DuPont and Co., during the mid-1800s, intensely studied the entire cannabis hemp plant. By the 1920s, they owned the patents for nearly every synthetic resource that cannabis supplied naturally (synthetic fibers, paints and varnishes, plastics, and even medicines). Suddenly articles about a “new” violence-causing drug, marihuana, began filling the nations’ newspapers. With the discovery of Nylon, the world’s strongest synthetic fiber, secret plans were made for hemp’s prohibition. Congressional leaders were assured that new synthetic supplies could replace the “insignificant” ones about to be taxed out of existence. With the testimony of one man -- Harry Anslinger, director of the FBN and nephew of Andrew Mellon, a former secretary of the U.S. Treasury, large interest holder in Gulf Oil, and the owner of Mellon Bank (one of only two of DuPont and Co.'s financial backers)-- the entire hemp industry -- agricultural, industrial and medical -- was outlawed on the grounds that “marihuana is the most violence causing drug known to man.” This testimony wasn’t based on scientific or medical fact, but on scare tactics, racial prejudice and lies. This same year, 1937, DuPont and Co. patented Nylon and the process for making paper from wood!

In 1938, the U.S. government passed the Pure Drug Act, allowing for single compound drugs only -- and forever banning marijuana as a medicine.

Ten years later, Anslinger advised Congress to continue hemp’s prohibition based on the complete opposite reason for which it was outlawed originally, “The Russians could use marihuana to turn our young into pacifists who wouldn’t fight for our country.”

In the ’60s, with increased public awareness of marijuana, health concerns became the theme for its illegalization. But no psychological or physiological health concerns had been scientifically or medically proven.

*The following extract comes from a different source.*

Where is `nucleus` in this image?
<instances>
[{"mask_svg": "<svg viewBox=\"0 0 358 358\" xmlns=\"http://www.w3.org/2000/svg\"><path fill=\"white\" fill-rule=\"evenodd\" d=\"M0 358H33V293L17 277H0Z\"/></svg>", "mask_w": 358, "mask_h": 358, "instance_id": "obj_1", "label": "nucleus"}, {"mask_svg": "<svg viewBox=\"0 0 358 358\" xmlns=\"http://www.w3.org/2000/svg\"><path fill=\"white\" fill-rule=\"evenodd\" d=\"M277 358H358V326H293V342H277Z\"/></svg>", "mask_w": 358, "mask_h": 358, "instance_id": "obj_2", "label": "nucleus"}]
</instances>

So the “unknown dangers” of long-term use were the new reason for marijuana’s illegalization, even though the U.S. government had been studying the plant and its users since 1937, at least 25 to 35 years: “Scientifically, more is known about marijuana’s effects than many other botanical substances used by man.” (1972 report of the U.S. National Commission on Marijuana and Drug Abuse) Coincidentally, from the 1960s through today, a DuPont has been a major advisor to the government on marijuana policy. (Robert DuPont, former Nixon drug czar and federal appeals court spokesman and former marijuana smoker.)

Decades later, failed research and fruitless experiments on pot’s negative effects have left the marijuana propaganda filled with phrases like, “marijuana may,” “marijuana could,” “marijuana has the possibility of,” and “marijuana’s unknown dangers” to justify cannabis’ current Schedule I status. (What about the unknown dangers of any and everything?) Meanwhile, DuPont and Co. continues to earn multi-billion dollar annual sales from its synthetic marijuana patents (for fibers, finishes and medicines).

Marijuana is called a weed, in spite of it being a complex agricultural crop. It is said to be a poisonous drug, in spite of its being a healing medicine. It is said to destroy the mind, in spite of its use by some of the wisest people in history for its enhancement of their thought and creative processes. Marijuana has even been called the Devil’s weed (with all the evil this term conjures in the minds of some) in spite of the Bible’s proclamation. “And God said, ‘Behold, I have given you every herb bearing seed, which is upon the face of all the earth.’ And God saw every thing that He had made and behold it was very good.” (Gen. 1:29,31)

The lessons of prohibition’s failures are permanently etched in history. Why are we blindly ignoring them? This time is no different. The laws against cannabis are destroying far more lives than marijuana ever could, even if marijuana were everything that the U.S. government says it is.